Munro’s practices socialize players to embrace risk in a variety of ways. Each session begins with a small-sided scrimmage during which there are only two rules, for example: no balls above head-height and no one-touch passing. The rationale for the two touch minimum (the opposite of what many coaches do) is, Munro explains, to teach players to think quickly and not panic when they receive the ball under intense pressure. (No balls overhead height compresses the space to accentuate these aspects.) Instead of thinking what they can achieve with possession, he notes, many youth players “are afraid of losing it, so when a ball is played to them they tend to kick it away on their first touch,” a mentality that can become a habit. This is his explanation for the decline of Scottish football- a topic of passion for him. While Spanish players receive and think of the opportunity they might create with the ball, those from his own nation get the ball and hope not to be the one to lose it. “They must learn to rely not on playing away their first touch, but to think how to play the first touch so they get another.” The goal, for Munro, is fast thinking. “The next level is mental,” he observes. “In the EPL they don’t run faster, they think faster.”

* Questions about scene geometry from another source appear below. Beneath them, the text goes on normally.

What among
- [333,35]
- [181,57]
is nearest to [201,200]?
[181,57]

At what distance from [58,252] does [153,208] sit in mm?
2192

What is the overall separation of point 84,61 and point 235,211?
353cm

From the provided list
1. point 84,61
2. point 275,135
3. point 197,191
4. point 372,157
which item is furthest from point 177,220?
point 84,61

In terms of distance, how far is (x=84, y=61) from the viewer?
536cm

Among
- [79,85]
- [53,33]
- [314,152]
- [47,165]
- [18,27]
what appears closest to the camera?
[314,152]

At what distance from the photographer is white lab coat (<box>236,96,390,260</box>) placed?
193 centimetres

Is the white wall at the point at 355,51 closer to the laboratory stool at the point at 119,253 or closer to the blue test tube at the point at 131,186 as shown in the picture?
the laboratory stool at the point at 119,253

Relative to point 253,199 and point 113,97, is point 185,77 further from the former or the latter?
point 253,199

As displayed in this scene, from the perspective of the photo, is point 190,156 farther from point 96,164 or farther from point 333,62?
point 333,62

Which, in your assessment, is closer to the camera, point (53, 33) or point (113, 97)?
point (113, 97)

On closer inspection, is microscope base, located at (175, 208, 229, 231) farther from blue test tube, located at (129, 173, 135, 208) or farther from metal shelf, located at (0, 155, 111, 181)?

Munro’s approach to feedback underscored his message about embracing risk. At the practice I observed, he spoke exactly twice during the warm-up game- both times it was to remind payers about the two touch minimum. Other than that, the boys played unselfconsciously and soon forgot he was watching. When a boy took a risk and lost the ball, the game went on uninterrupted. Later there was detailed instruction, correction and explanation, careful repetition. At those points the boys most certainly did not forget Munro was watching. But during the period of play designed to push them to go beyond their comfort zone, Munro’s self-discipline allowed them to do so with what you might call the “illusion of privacy.” His strategic silence, even in the face of a terrible touch, provided that knowing when not to speak and what not to criticize can be as important as knowing what to say and when to correct. “I used to say to my pro players before an important game, “ You must be prepared to fail to succeed,” Munro reflects, “but if they have not been developed in that way it can be hard for them to embrace this, so it starts with players at the youngest age level and hopefully carries on until they retire.”